Different clinical trials reported a clinical improvement from the 2-3 weeks until six months, with doses ranging from 100-400 mg three times a day.[22][23]

Phototherapy had shown to be effective in a few case reports. Most of these were resistant to other therapies. Narrowband ultraviolet B therapy-induced immunomodulation by suppression of the interleukin-2 production and altering the T cells activity. It was used in two children and one adult two-three times a week for 10-20 treatments with improvement and without recurrence during the follow-up.[25][26] Although it was effective in an adult, the treatment should be continued for a long period.[27]

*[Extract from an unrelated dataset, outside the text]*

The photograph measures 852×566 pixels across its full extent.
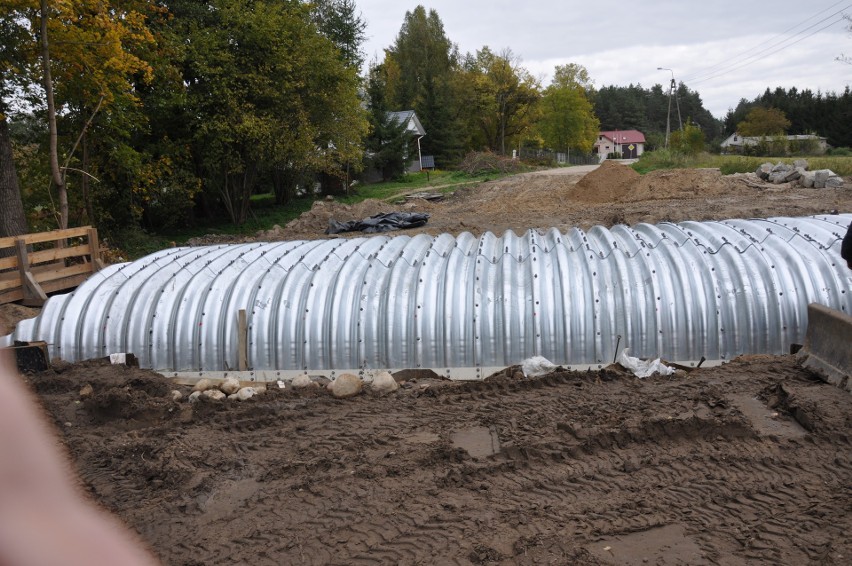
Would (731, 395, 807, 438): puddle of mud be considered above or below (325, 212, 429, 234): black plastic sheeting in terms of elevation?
below

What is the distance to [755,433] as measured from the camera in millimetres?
6031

PUVA phototherapy diminished the CD4+ and CD1a+ cells and the adhesion molecule receptor and had proved to be effective in eight patients.[28][29][30] Intense pulse laser (IPL) acts through the absorption by the hemoglobin in the vessels generating thermal damage. The Advanced Fluorescence Technology, a new generation of IPL, selectively targets hemosiderin within macrophages and hemoglobin within extravasated erythrocytes shown to be effective in 5 patients.[31]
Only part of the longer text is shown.